2
$\begingroup$

Assuming two uncorrelated random variable (RVs) with Gaussian distributions $x\sim N(m_1,s)$ and $y\sim N(m_2,s)$, so with non-zero mean and same variance, what is the distribution of $z=\sqrt{(x^2 + y^2)}$? Is there a known parametric distribution for z?

I have already researched this problem, but I am not sure whether z is a Rician distributed RV. It has been proven that z is Ricianly distributed only when x OR y have a zero mean, because they are considered to be circular bivariate RVS in these demonstrations. I would like to know if the Ricean distribution holds when BOTH uncorrelated Gaussian RVs x and y have non-zero means.

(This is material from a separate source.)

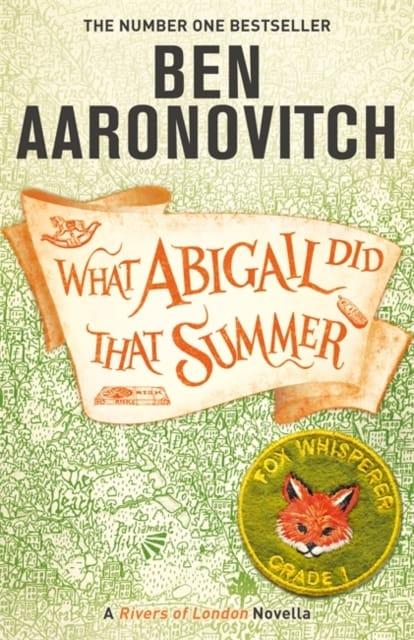 9781473224346 What Abigail Did That Summer Ben Arronovitch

All ideas are welcome! Thank you!

  • 0
    A [similar question](http://stats.stackexchange.com/q/9220/6633) is being discussed on stats.SE right now2012-03-26
  • 0
    The title does not describe the question.2013-02-28
  • 0
    The question omits information on the joint distribution, saying only that they are Gaussian and uncorrelated. I can show you pairs of uncorrelated Gaussians that are nowhere near being bivariate Gaussian. If they're bivariate Gaussian and uncorrelated, then they're actually independent.2013-09-13

1 Answers 1

2

Since $Z$ is simply the distance from the origin to a bivariate Gaussian random variable, you can in effect get one of the means to zero by rotation without affecting this distance or the independence of $X'$ and $Y'$, so the answer is yes: one mean goes to zero while the other goes to $\sqrt{\mu_X^2 + \mu_Y^2}$.

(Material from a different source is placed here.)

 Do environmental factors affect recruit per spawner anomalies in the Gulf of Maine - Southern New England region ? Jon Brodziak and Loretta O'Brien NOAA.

Wikipedia sets out this result when talking about a Rice distribution or Rician distribution:

$R \sim \mathrm{Rice}\left(\nu,\sigma\right)$ has a Rice distribution if $R = \sqrt{X^2 + Y^2}$ where $X \sim N\left(\nu\cos\theta,\sigma^2\right)$ and $Y \sim N\left(\nu \sin\theta,\sigma^2\right)$ are statistically independent normal random variables and $\theta$ is any real number.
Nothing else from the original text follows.